Hi i was given the equation (y-2)^2 - x^2/4 =1. I need to find the center, vertices and asymptotes of this hyperbola. I found the center (0,2) and the vertices were tricky but I think they are (0,1) (0,3) but I'm having trouble finding the asymptotes. Can you please help me find what they are thanks.
To find the asymptotes of a hyperbola, we can start by rewriting the equation in a standard form. The given equation is:
(y - 2)^2 - x^2/4 = 1
Let's rearrange the equation to isolate the y term:
(y - 2)^2 = 1 + x^2/4
Next, take the square root of both sides to solve for y:
y - 2 = ± √(1 + x^2/4)
Now, add 2 to both sides:
y = 2 ± √(1 + x^2/4)
The equation of the asymptotes for a hyperbola in standard form with center (h, k) is given by:
y = k ± a/b * (x - h)
where a and b are the lengths of the transverse and conjugate axes, respectively.

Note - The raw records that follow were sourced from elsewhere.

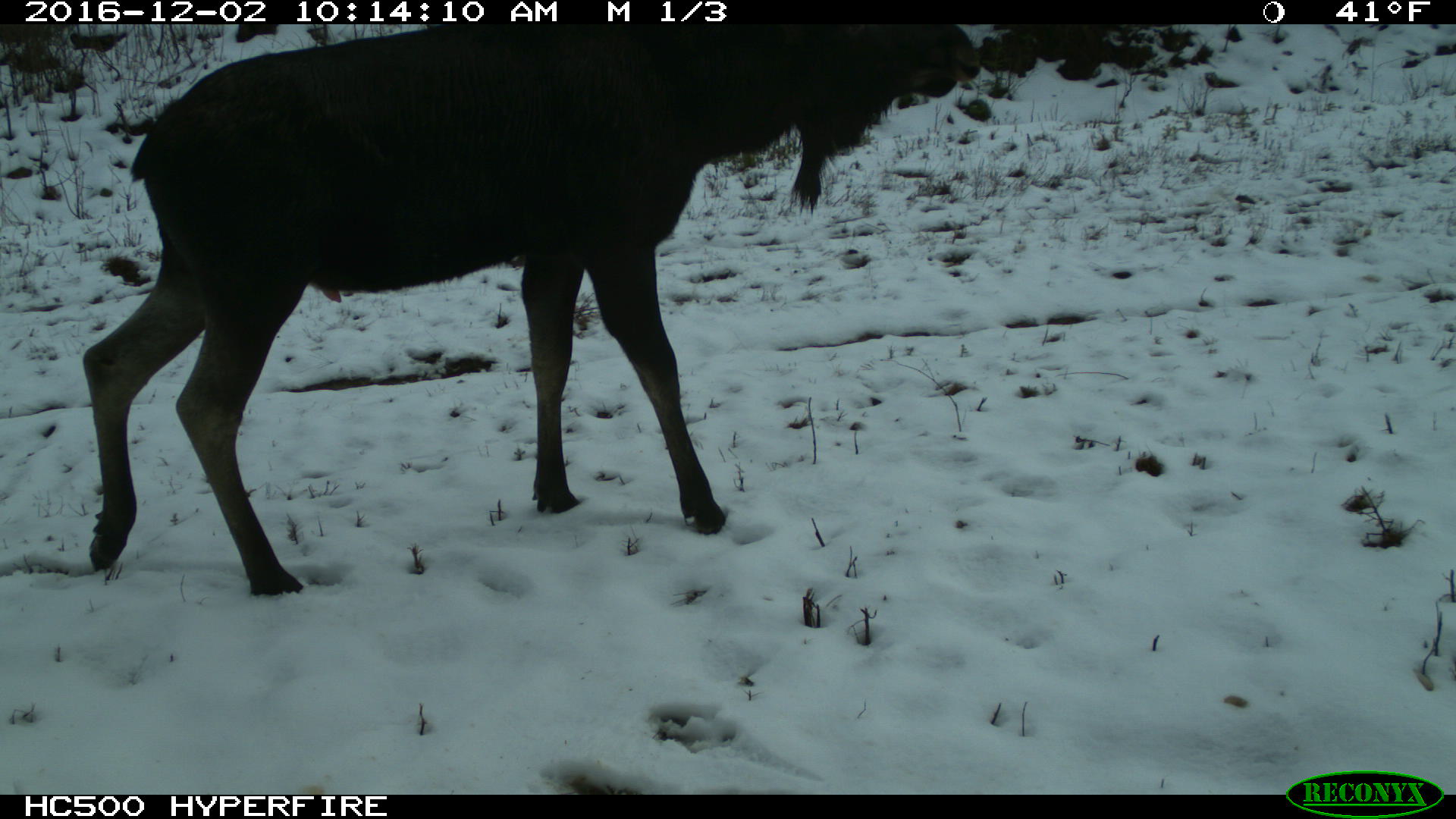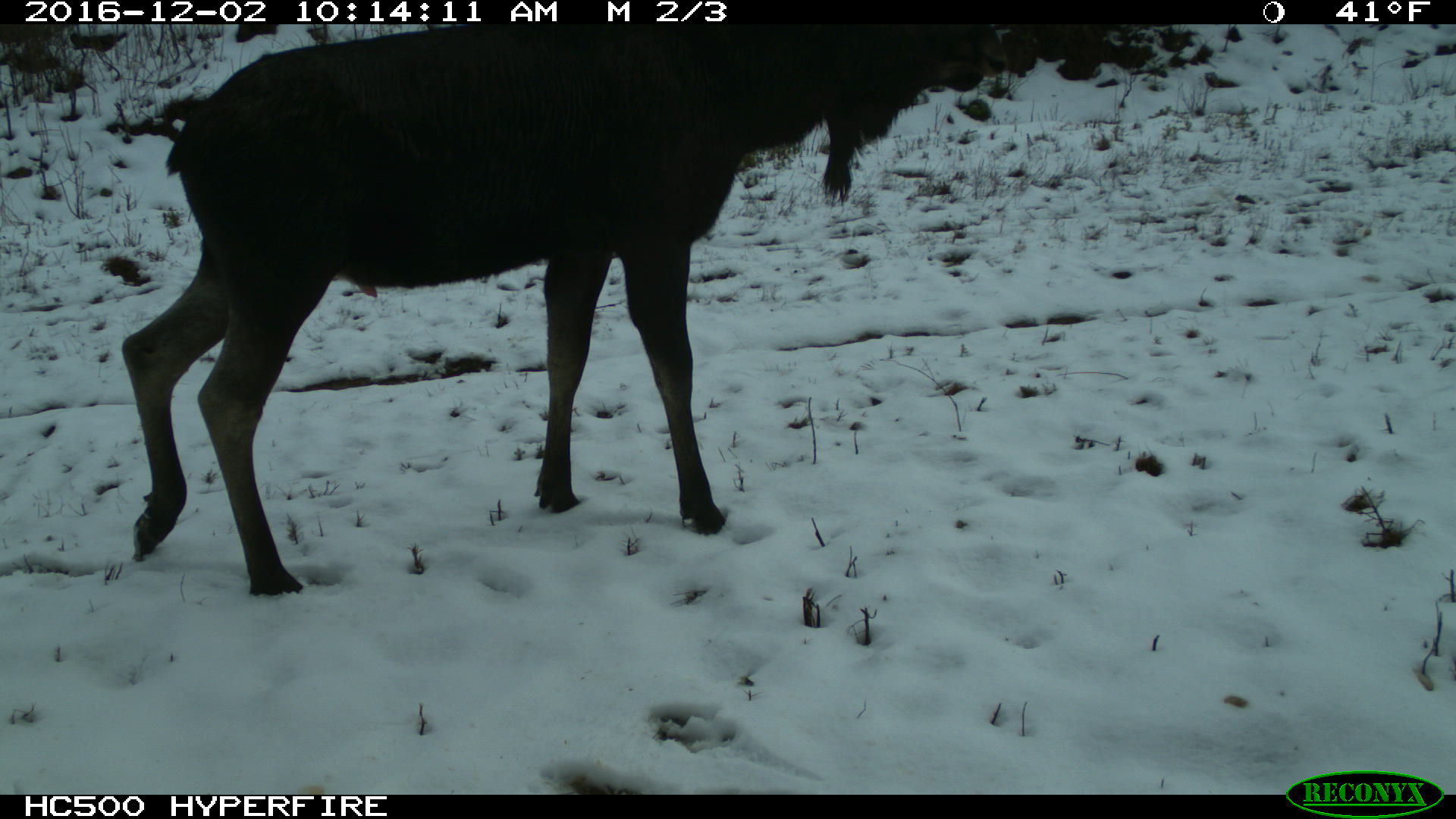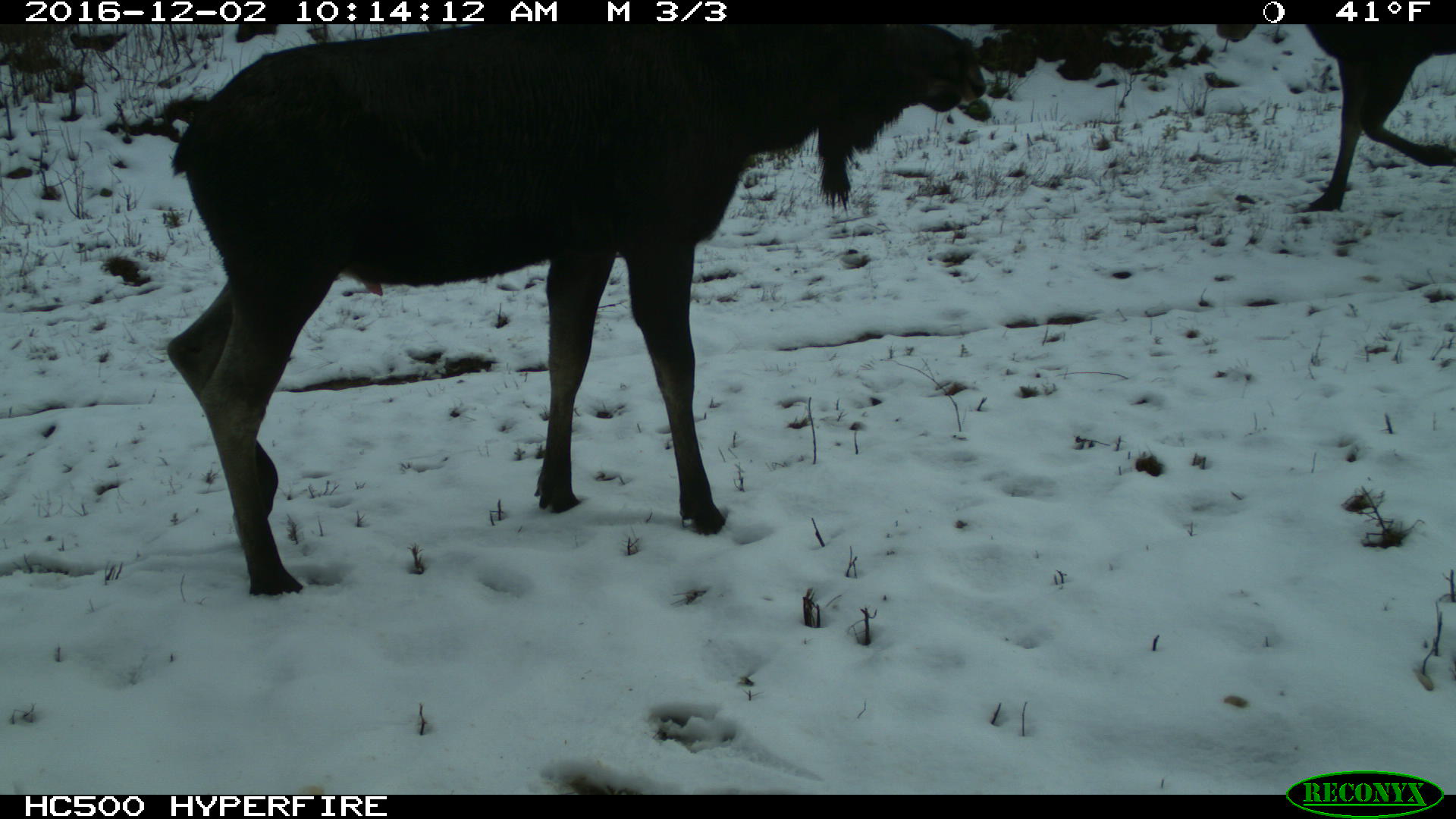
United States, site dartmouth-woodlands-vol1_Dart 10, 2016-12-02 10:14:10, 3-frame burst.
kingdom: Animalia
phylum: Chordata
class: Mammalia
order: Artiodactyla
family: Cervidae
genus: Alces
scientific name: Alces alces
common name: moose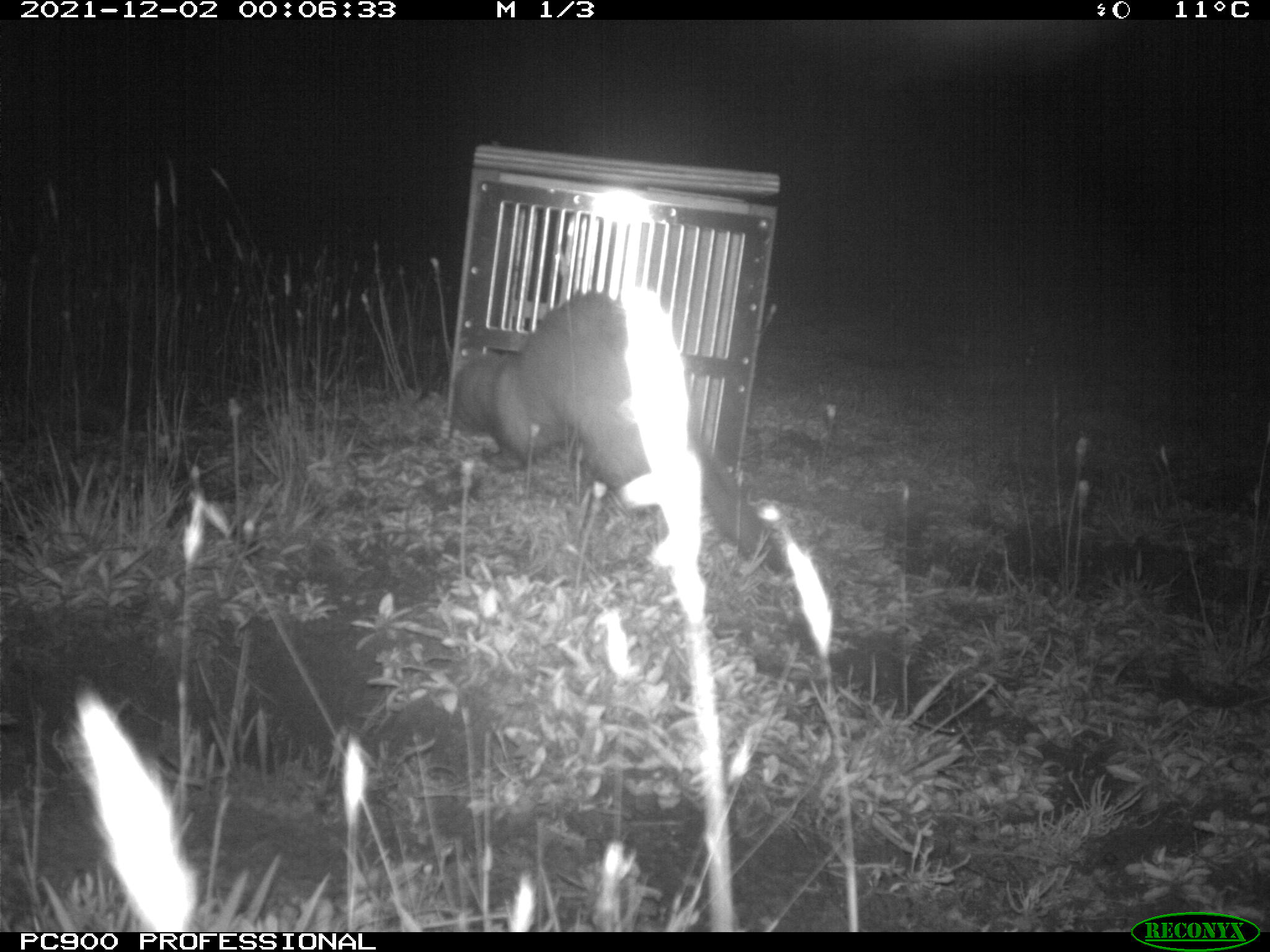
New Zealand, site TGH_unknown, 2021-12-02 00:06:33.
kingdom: Animalia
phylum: Chordata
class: Mammalia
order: Carnivora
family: Mustelidae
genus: Mustela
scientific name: Mustela furo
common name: ferret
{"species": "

From the standard form of a hyperbola, we can see that the transverse axis is along the y-axis, and the conjugate axis is along the x-axis. Thus, a = √4 = 2 and b = √1 = 1.
The center of the hyperbola is (0, 2), as you correctly found.
Plugging in the values, we get:
y = 2 ± 2/1 * (x - 0)
y = 2 ± 2x
So, the equations of the asymptotes of the hyperbola are:
y = 2 + 2x
y = 2 - 2x
Hence, the asymptotes of the given hyperbola are y = 2 + 2x and y = 2 - 2x.